Just north of
Golden Gate Fields in
Albany,
California lies a true human occupied landfill. Known locally as the Bulb, this abandoned
landfill reaches out into the
San Francisco Bay, and until fairly recently, was home to many
human beings. The
ground, if you can call if that, is composed entirely of
rubble. Crushed
concrete woven with rusty
rebar,
slag, and
clay and
glass shards mingle with broken
brick,
timbers and occasional
sheetmetal to form the
penninsula itself. Everything that grows there grows because it was dumped or blew in, or drifted in on the
tide.
Scotch broom and
anise plants predominate, with grasses and the occasional
cypress or
palm. The Bulb is traced by trails, up the small
ridge, then to either side,
north and
south, then down and around and back again. You can't get lost out there. Well, in the daytime you can't, and when there's no
fog. As
living somewhere not enclosed by four walls became more and more
illegal in California, the homeless of Albany and
the surrounding areas were
pushed out,
west, toward the
sea. Across the
freeway, away from the manicured parks and underpasses, they congregated. Attracted, perhaps, by the clean air, the quiet, the unobstructed views of the Golden Gate,
San Francisco, and
Mt. Tamalpais, or maybe by the wealth of washed-up and stacked-up
building materials, they stayed. Quite an
enclave for a while there, they built houses, castles,
subterranean chambers supplied for
hard times. They built
watchtowers,
sculptures and bridges and campfire circles. Beached boats, washed up in long-forgotten storms, became homes to a few. Nestled together in the mud of a small cove, they'd float and rock a bit in high
tides. The landfill was home to many folk,
homesteaded in the American tradition, built from the
refuse of the larger
society. The landfill gradually attracted notice. Some would soil the nest, bringing
police in after one scofflaw or another.
Art work began appearing. On the north end of the Bulb, at water's edge, huge paintings on splintered
plywood, wooden
flotsam, were erected. Brightly colored, they recall latin american retablos, populated with figures and events and words somehow familiar. More sculpture grew, on the
shore and up above, in the
amphitheatre. Local folk interested in alternatives to the established
social order in the
Bay Area began to venture out to the landfill to
camp, to hang out and barbeque and play
music. Parties were staged in the amphitheatre, an enclosed depression in the land a little north of center of the place. The amphitheatre is a
sculpture garden in itself, a fence of rusted bicycles encloses the unwalled side, the walls slabs of
reinforced concrete stacked haphazardly with rebar tangles inviting adornment. A huge rebar
angel, head thrown back in ecstatic
flight, stands guard over the site. An unbroken
slab of concrete serves as a
stage,
backdrop the
bay, the
sunset, the mountain of
Marin County in the distance, rising behind the storage tanks of the
Standard Oil refinery in
Richmond. The amphitheatre has hosted a variety of events,
Critical Mass Berkeley finds itself there once a
year, still, for a free
food and noize extravaganza held after the
action itself. The amphitheatre survives. In earlier days, the residents of the Bulb would wander out to the parties there, joining the punks and artists in food and revelry.
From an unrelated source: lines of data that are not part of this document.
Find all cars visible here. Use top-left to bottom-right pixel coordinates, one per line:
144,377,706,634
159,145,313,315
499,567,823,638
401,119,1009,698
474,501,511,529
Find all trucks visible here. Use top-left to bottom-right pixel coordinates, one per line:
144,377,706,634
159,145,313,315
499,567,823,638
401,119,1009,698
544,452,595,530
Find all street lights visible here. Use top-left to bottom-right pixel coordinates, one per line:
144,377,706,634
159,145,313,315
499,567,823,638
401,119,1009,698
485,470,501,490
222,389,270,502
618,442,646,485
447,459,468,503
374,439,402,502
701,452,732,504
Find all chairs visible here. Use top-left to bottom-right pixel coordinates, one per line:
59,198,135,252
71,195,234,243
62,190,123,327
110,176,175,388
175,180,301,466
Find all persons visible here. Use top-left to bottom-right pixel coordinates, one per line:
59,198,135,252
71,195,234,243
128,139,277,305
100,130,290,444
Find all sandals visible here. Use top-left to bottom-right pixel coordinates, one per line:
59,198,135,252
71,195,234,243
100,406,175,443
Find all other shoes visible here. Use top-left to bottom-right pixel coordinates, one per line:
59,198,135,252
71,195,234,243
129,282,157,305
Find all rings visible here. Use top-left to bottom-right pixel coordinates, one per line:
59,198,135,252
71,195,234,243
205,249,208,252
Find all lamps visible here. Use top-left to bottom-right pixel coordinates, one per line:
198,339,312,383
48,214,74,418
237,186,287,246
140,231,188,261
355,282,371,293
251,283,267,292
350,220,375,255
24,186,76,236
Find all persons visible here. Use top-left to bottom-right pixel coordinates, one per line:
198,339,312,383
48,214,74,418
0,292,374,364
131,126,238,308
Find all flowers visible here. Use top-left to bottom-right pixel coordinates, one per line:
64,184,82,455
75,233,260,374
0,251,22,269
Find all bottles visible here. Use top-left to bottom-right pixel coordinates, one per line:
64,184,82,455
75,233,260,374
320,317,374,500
Gradually, Albany became aware of the
community in its midst, created by their own inattention to the needs of human beings, and as any capitalistic
society would, they chose to drive these non-producers from their homes. There were a series of round-ups, similar to
cattle drives, with police combing the Bulb, rousting individuals, confiscating their belongings, storing these
folks in trailers in the racetrack parking lots and throwing them in
jail if they tried to return to their homes on this discarded
land.
Lawsuits were filed, time marched on, and people drifted off. Albany provides no services for the homeless, no
legal place to lay a head, and had to
justify the uprooting of this community. A park. Of course, it will be a
park, where law-abiding folk can walk their dogs.
Environmental studies begin,
methane pools are tapped, art is documented and the residents are gone. Mostly.
Rumor has it that they never found Mad Mike. His home, on a
bluff overlooking the southern beaches is surrounded by a sea of smashed concrete blocks. A path winds over the surface, a path of blocks laid in order somehow, tons of concrete muscled into place by one
man. Below this, in the rubble, are said to lie Mike's paths, tunnels, secret bunkers he disappears into when anyone from the outside arrives. His home has a rooftop
patio, and the suits of cards laid out in the
yard in
gravel mosaic. His view rivals that of any million dollar home.
These are my own observations. Much info is available online about the Albany Landfill. Google search that term for documentation of many facets of this place.